### Requirement
No pictures go in the copy; retype exactly the lines from the one with "scientific name: Mus" through the last line of the records.

┌────────

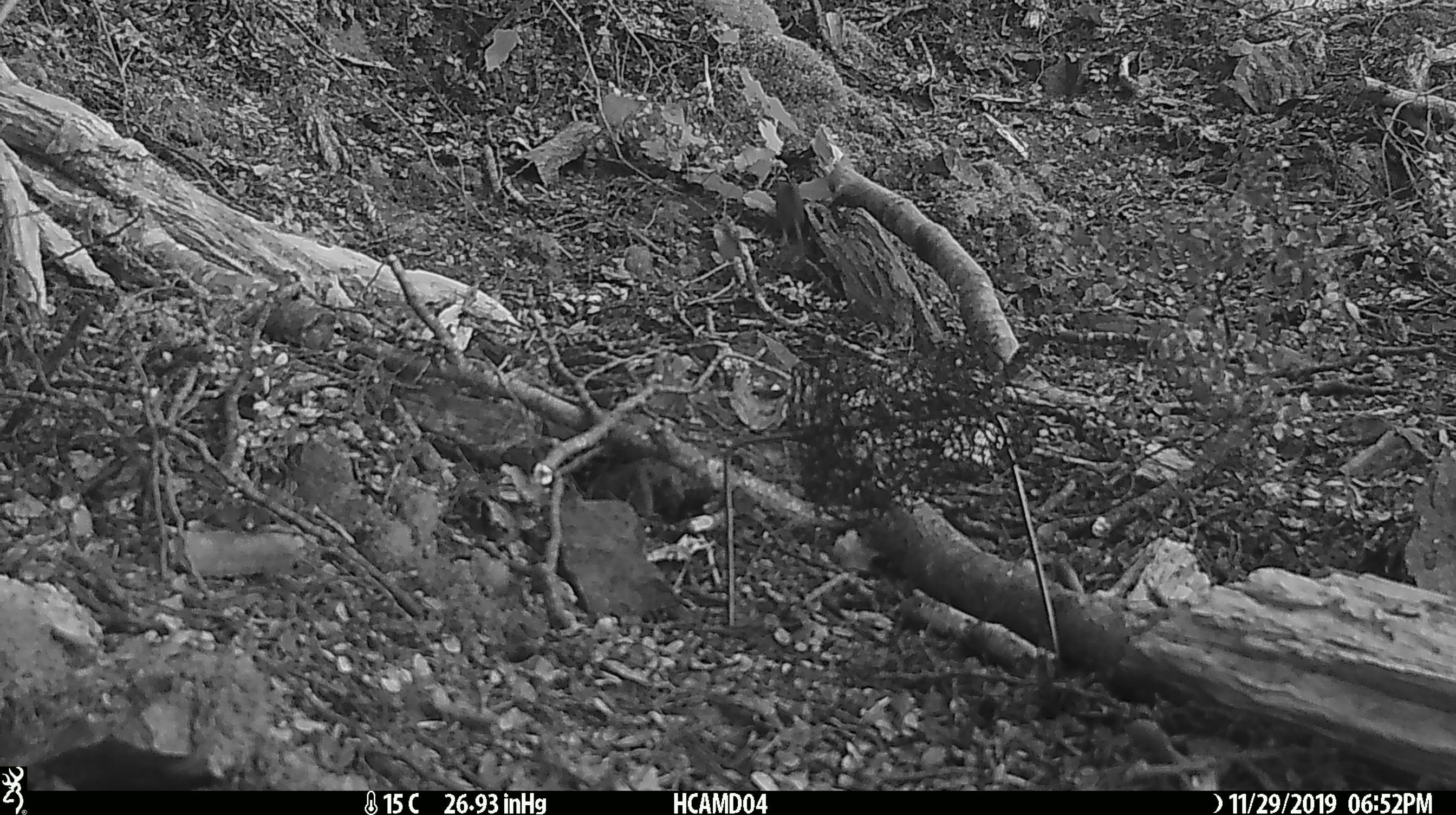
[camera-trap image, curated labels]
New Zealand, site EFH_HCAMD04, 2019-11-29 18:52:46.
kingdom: Animalia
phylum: Chordata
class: Mammalia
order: Rodentia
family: Muridae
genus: Mus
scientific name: Mus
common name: mouse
Mouse (Mus).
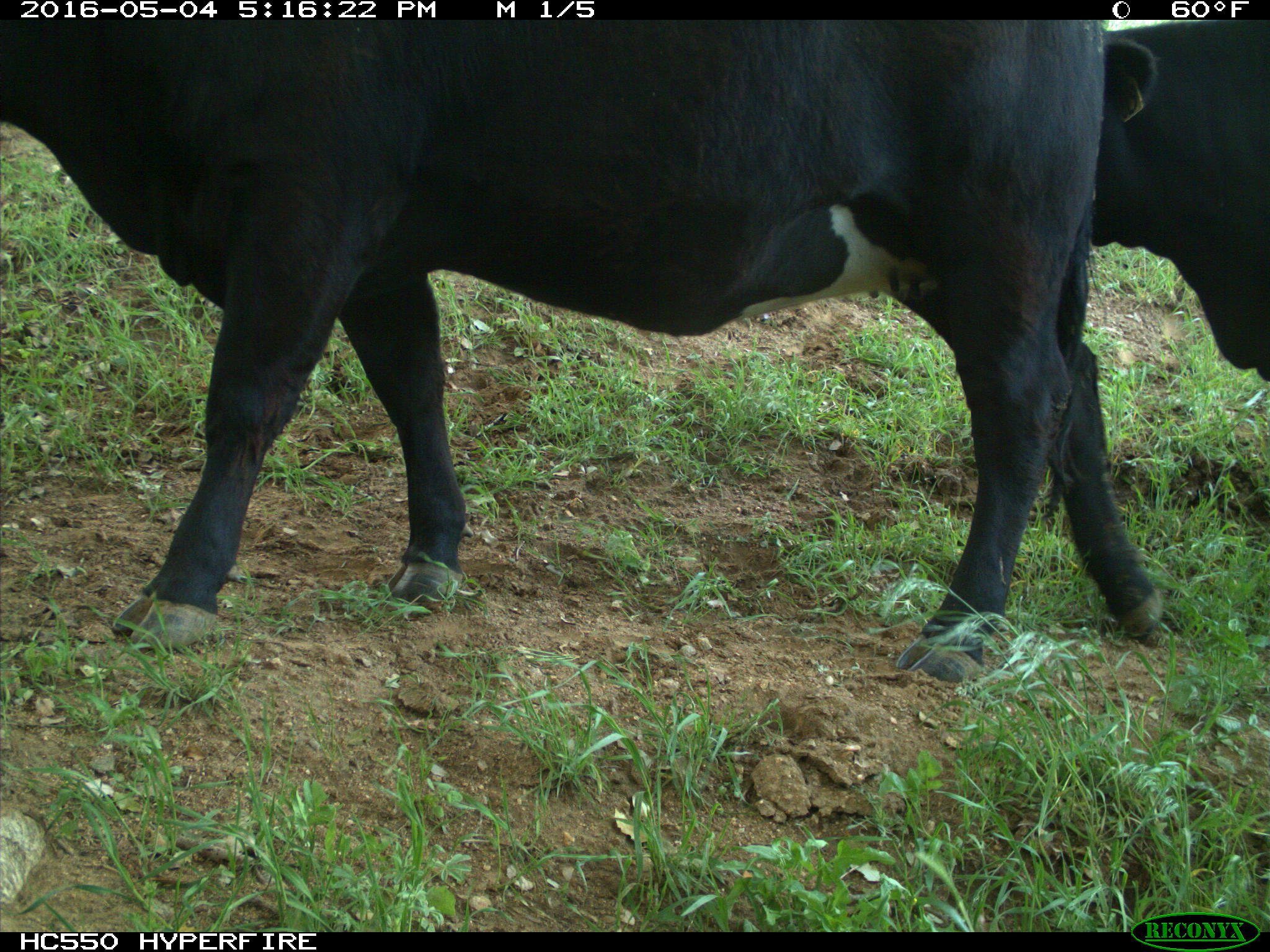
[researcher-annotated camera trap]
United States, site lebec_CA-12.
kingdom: Animalia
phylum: Chordata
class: Mammalia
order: Artiodactyla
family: Bovidae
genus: Bos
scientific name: Bos taurus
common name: domestic cow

└────────

### Problem solution
scientific name: Mus
common name: mouse
Mouse (Mus).
[researcher-annotated camera trap]
United States, site lebec_CA-12.
kingdom: Animalia
phylum: Chordata
class: Mammalia
order: Artiodactyla
family: Bovidae
genus: Bos
scientific name: Bos taurus
common name: domestic cow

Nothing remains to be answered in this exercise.